Until recently, water was considered to be detrimental to low valent organometallic transition metal catalysts, such as CpCo, due to their sensitivity to both oxygen and water, resulting in either oxidation of the metal or hydrolysis of the organometallic compound. (Parshall (1980) in Homogeneous Catalysis Wiley: New York). Water has been used as a media for a number of higher oxidation state organometallic-mediated transformations, including polymerization reactions (Novak and Grubbs (1988) J. Am. Chem. Soc. 110:7542-7543), asymmetric hydrogenation of alkynes using water-soluble rhodium complexes of sulfonated tertiary phosphines and water-soluble diphosphines (Toth and Hanson (1990) Tetrahedron: Asymmetry 1:895-912; Nagel and Kinzel (1986) Chem. Ber. 119:1731; Alario et al. (1986) J. Chem. Soc. Chem. Commun. 202-203; Amrani et al. (1989) Organometallics 8:542-547; Sinou (1987) Bull. Soc. Chim. Fr. 480) and asymmetric hydrogenation of imines (Bakos et al. (1989) Abstract of 5th OMCOS, Florence, Italy, PS1-36). These reactions exhibit increased selectivity in product distribution and increased activity of catalysts. In addition, the separation of organic products in aqueous solutions from the water soluble catalysts has enhanced product recovery and enabled the recovery and reuse of the catalyst. (Novak and Grubbs (1988) J. Am. Chem. Soc. 110:7542-7543; Toth and Hanson (1990) Tetrahedron: Asymmetry 1:895-912; Nagel and Kinzel (1986) Chem. Ber. 119:1731; Alario et al. (1986) J. Chem. Soc. Chem. Commun. 202-203; Amrani et al. (1989) Organometallics 8:542-547; Sinou (1987) Bull. Soc. Chim. Fr. 480). Thus, the use of aqueous media has significantly improved these catalytic systems.

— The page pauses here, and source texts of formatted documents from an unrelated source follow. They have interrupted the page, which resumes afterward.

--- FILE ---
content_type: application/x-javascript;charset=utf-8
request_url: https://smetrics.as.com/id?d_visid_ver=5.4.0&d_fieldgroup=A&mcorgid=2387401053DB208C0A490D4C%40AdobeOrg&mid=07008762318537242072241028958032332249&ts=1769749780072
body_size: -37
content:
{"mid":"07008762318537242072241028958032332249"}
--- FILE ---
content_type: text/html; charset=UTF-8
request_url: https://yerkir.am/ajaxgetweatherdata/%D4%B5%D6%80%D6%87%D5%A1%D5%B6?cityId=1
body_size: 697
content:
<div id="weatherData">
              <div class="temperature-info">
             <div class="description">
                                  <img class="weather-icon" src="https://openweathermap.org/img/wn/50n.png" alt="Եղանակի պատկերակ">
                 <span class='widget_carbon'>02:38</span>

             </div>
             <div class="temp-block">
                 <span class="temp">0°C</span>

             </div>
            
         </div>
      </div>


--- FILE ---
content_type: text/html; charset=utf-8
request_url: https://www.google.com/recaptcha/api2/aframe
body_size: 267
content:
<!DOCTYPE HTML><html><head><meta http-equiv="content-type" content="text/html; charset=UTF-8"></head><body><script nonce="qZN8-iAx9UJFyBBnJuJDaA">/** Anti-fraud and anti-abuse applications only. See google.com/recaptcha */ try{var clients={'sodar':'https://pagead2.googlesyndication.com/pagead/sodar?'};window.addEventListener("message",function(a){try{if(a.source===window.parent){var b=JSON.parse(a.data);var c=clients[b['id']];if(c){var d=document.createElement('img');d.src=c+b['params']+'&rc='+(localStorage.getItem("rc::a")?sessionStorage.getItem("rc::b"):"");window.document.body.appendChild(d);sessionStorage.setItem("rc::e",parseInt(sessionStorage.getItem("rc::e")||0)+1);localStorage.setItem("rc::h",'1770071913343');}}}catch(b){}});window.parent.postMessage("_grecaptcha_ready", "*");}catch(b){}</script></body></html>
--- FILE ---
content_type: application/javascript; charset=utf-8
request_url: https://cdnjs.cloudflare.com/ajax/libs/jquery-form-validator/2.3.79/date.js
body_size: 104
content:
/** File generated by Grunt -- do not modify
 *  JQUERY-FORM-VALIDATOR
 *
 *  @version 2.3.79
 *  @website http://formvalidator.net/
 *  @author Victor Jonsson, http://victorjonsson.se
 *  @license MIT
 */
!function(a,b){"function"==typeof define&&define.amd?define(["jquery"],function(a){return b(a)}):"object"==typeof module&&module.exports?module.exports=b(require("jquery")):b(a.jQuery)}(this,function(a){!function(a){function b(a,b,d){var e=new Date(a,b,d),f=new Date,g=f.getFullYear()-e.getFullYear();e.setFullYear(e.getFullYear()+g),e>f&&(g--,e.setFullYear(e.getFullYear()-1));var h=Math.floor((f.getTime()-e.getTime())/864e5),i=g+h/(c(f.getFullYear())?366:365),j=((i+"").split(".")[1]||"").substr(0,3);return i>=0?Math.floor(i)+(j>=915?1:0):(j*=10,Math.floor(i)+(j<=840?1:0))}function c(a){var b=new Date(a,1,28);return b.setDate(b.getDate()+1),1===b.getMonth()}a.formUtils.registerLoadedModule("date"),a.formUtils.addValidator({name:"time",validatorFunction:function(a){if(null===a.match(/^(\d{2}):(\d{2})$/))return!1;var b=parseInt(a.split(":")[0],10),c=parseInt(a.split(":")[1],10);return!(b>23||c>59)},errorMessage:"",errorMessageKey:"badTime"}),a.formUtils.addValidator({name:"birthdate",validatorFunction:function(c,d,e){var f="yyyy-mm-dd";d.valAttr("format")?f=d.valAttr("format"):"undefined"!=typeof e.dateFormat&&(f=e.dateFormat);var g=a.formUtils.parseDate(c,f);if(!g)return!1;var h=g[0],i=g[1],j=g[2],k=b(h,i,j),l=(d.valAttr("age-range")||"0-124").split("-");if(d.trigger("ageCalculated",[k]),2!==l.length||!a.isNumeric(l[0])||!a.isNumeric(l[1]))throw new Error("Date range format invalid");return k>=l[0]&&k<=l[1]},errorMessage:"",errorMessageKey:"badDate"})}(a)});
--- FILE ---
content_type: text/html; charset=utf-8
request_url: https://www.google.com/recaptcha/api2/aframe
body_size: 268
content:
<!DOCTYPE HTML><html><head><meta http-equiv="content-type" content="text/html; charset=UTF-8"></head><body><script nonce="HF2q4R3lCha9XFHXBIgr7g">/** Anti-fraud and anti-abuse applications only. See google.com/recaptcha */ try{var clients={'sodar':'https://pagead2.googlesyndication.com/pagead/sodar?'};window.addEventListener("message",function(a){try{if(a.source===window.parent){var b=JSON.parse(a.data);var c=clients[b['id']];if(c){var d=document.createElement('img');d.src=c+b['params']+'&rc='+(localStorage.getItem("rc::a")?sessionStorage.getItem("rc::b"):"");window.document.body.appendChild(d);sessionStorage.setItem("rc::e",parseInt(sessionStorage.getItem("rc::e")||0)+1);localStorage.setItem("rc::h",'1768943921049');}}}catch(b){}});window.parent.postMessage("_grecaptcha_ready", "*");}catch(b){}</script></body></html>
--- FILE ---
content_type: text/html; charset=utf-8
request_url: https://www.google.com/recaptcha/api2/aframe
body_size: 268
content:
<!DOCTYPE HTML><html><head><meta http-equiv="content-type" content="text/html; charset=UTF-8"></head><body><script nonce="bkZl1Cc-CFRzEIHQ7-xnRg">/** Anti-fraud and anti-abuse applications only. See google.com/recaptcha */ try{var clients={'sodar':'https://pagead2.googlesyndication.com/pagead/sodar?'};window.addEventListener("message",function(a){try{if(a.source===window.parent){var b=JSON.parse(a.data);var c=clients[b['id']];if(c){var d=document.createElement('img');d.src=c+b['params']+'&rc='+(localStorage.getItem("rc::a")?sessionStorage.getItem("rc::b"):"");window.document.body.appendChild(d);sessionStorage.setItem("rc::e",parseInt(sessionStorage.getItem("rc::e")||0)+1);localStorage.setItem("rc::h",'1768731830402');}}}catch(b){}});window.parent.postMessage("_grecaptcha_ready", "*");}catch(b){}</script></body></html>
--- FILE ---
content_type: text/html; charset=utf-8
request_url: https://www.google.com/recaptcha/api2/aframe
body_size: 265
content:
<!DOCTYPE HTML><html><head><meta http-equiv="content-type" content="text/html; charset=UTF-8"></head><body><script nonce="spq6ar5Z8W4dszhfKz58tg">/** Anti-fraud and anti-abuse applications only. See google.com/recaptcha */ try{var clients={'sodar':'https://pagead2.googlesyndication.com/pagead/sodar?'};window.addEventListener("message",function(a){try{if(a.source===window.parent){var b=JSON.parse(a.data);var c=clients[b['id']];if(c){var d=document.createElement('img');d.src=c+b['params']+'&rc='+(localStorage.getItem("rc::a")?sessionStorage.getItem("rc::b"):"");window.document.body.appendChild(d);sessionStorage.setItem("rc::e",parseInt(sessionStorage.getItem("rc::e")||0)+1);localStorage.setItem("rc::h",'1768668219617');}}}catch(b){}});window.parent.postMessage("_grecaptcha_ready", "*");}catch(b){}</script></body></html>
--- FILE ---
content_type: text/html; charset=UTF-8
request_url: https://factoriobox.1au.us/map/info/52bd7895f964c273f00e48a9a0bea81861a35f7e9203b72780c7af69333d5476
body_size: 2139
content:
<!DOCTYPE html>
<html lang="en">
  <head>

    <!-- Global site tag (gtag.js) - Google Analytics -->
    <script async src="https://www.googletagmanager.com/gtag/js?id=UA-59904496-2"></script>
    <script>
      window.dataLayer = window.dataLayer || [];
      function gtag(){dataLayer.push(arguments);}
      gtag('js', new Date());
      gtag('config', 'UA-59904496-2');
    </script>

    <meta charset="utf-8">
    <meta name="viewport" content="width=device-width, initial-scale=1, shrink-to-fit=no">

Due to environmental and health concerns, and the costs associated with the use and disposal of organic solvents, there is a great deal of interest in developing reactions that can be performed in aqueous solutions. For all of these reasons it would, therefore, be desirable to be able to perform organometallic-mediated reactions involving low valent metals in aqueous solutions. In order to perform organometallic reactions in aqueous media, however, it is first necessary to prepare water soluble catalysts. To date there have been no reports of low valent transition metal catalysts useful for cyclotrimerization reactions that are stable and soluble in water.